+++ Reading passage
Vanity Fair, 1847, by W. Makepeace Thackeray,  opens with Amelia Sedley and Becky Sharpe leaving their boarding school.  Amelia Sedley was a model pupil:
'In music, in dancing, in orthography, in every variety of embroidery and needlework, she will be found to have realised her friends' fondest wishes.  In geography there is still much to be desired; and a careful and undeviating use of the backboard, four hours daily during the next three years, is recommended as necessary to the acquirement of that dignified deportment and carriage, so requisite for every young lady of fashion....In the principles of religion and morality Miss Sedley ...also satisfied the Misses Pinkerton'
W.M. Thackeray, Vanity Fair, 1847, p.2
Vanity Fair
(Wikipedia)
Mrs. Sherwood,(1755-1851) author of many improving books for children, was the daughter of a clergyman.  She learned French, Latin and Greek at the School for Girls at Reading Abbey which Jane Austen (1775-1817) also attended.  She had to wear a backboard, as recommended for Amelia:
'It was the fashion then for children (girls) to wear iron collars round the neck, with a backboard strapped over the shoulders: to one of these I was subjected from my sixth to my thirteenth year.  It was put on in the morning, and seldom taken off till late in the evening; and I generally did all my lesons standing in stocks, with this still collar round my neck'
(Life of Mrs. Sherwood, 1857, p. 37, Internet edition available)

The Sherwood family became short of money and Mrs. Sherwood opened a boarding school herself, teaching English, French, astronomy, grammar, writing and arithmetic.
Financial uncertainties led to many women finding themselves having to earn a living, and many became governesses, earning around £30 a year in the mid 19th century.  This was not very much, though more than a servant would earn, and governesses needed to be educated.   In 1848 Queen's College opened for girls over twelve, also offering evening classes.  This offered teaching to the equivalent of a university standard.  The redoubtable Dorothea Beale (1831-1906) studied there.  She went on to develop the exclusive Cheltenham Ladies College, founded in 1854.  Dorothea Beale also set up the first training colleges for women teachers.  'Good education is a sort of insurance', she said.
(see Schools Inquiry Commission Report on the Education of Girls, 1867-8, internet edition available, it makes very interesting reading)
Dorothea Beale
(Wikipedia)
++++++
+++ Data to examine
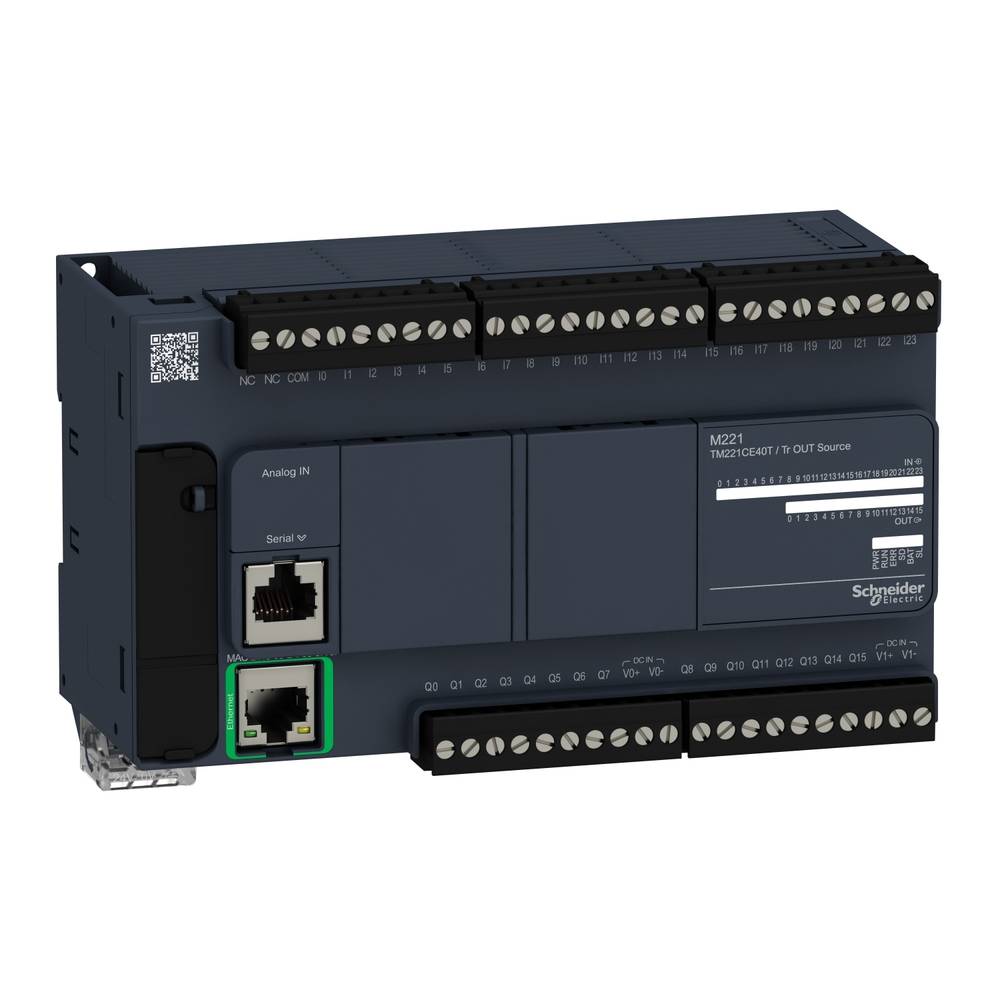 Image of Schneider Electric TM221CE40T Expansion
++++++
+++ Data to examine
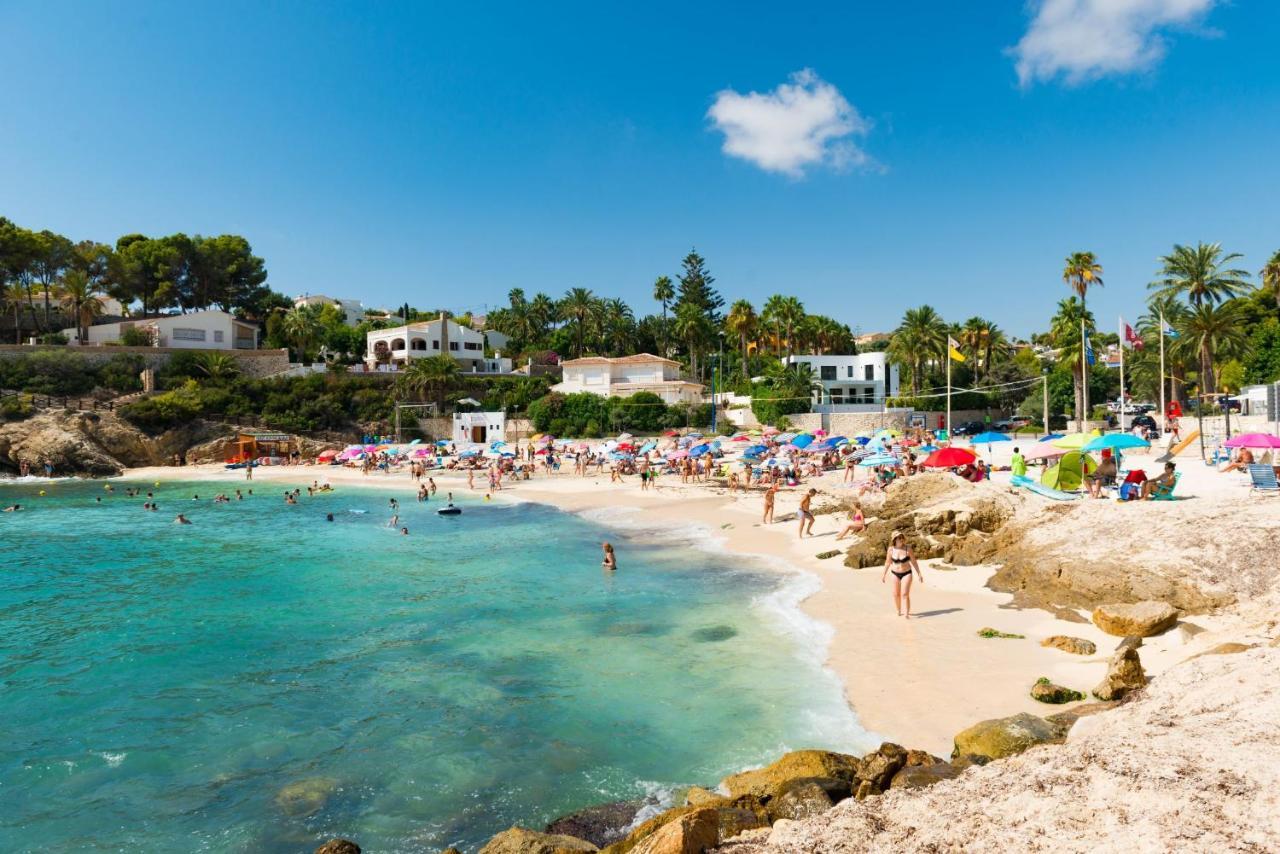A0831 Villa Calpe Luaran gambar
++++++
+++ Data to examine
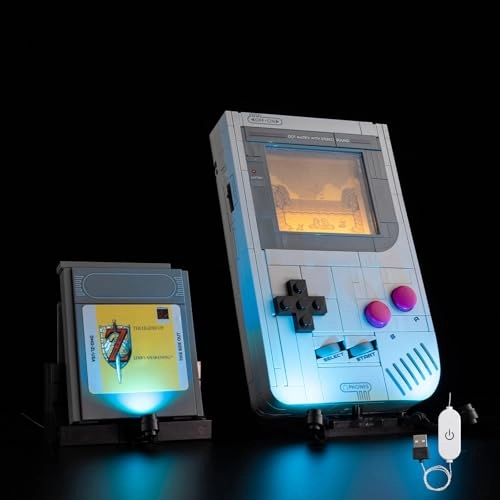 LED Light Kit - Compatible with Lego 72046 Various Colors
++++++
### Tasks and exercises
**A.** Rewrite the passage on girls' education from "Mrs. Sherwood,(1755-1851) author" up to and including "Internet edition available)", substituting "posture board" for "backboard" each time it occurs.
**B.** Continue the passage on girls' education in the nineteenth century from the point where it ends.
The records stand apart from the passage on girls' education.

### Answers for each item
**A.**
Mrs. Sherwood,(1755-1851) author of many improving books for children, was the daughter of a clergyman.  She learned French, Latin and Greek at the School for Girls at Reading Abbey which Jane Austen (1775-1817) also attended.  She had to wear a posture board, as recommended for Amelia:
'It was the fashion then for children (girls) to wear iron collars round the neck, with a posture board strapped over the shoulders: to one of these I was subjected from my sixth to my thirteenth year.  It was put on in the morning, and seldom taken off till late in the evening; and I generally did all my lesons standing in stocks, with this still collar round my neck'
(Life of Mrs. Sherwood, 1857, p. 37, Internet edition available)

**B.**
Frances Buss was a contemporary of Dorothea Beale at Queen's College.  She also found herself teaching to support her family, and made an equally significant contribution to girls education.  She became Principal of Queen's College, later re-named North London Collegiate School for Ladies, and campaigned for the rights of girls to take public examinations and attend universities.  Like Dorothea Beale she was involved in setting up teacher training colleges.
Frances Buss
(Wikipedia)
The SPCK (Society for Promoting Christian Knowledge) tried to improve the lives of the poor, and found that many women with no maths skills had, not surprisingly,  problems getting work in shops.  The Society  began book-keeping classes which led to founding the Langham Place Ladies Institute. which led to Barbara Bodichon founding the Society for the Employment of Women in 1859.  Not only the poor benefited, Emily Davies  and Elizabeth Garrett Anderson met there, going on to fight for women's suffrage,  equal access to schools endowment funds which had been diverted to supporting boys' schools,  university education for girls, and the rights of women to work as doctors and surgeons.   (Internet, Langham Place Ladies Institute; Borer p. 273; Wikipedia)

The advances in girls' education were probably influenced by what was happening in the USA. There a number of all-female colleges were opened from the 1830s on; Georgia Female College, founded 1839, claims to be the first university chartered to award degrees to women.  The USA was much in advance of the U.K. in both girls education and women's suffrage.

'Dullness is not healthy, it points to general malingering, headaches, hysteria, langour.  All we claim is that the intelligence of women, be it great or small, shall have full and free development'
(Emily Davies, Paper at the Social Science Association, York, read by Mr. J. G. Fitch, since as a woman she could not read it herself, 1864.  Quoted in Josephine Kamm, Hope Deferred, 1965  This was an extremely important paper, arguing for the re-distribution of charity school endowment funds, intended for the support of both girls and boys schooling, but appropriated almost exclusively to boys public schools.  She and Frances Buss went on to argue the case in front of the Schools Inquiry Commissioners, who were struck by their 'perfect womanliness, possibly due to Frances Buss being struck almost speechless with nerves)

Dorothea Beale cunningly said that girls' education was for:
'the cultivation and improvement of the mental and moral capacities with which they had been endowed for the glory of the Creator and the relief of man's estate.'
Reports issued by the Schools' Inquiry Commission on the Education of Girls by D Beale, Principal of the Ladies' College, Cheltenham,1870)

Cheltenham Ladies College
(Wikipedia)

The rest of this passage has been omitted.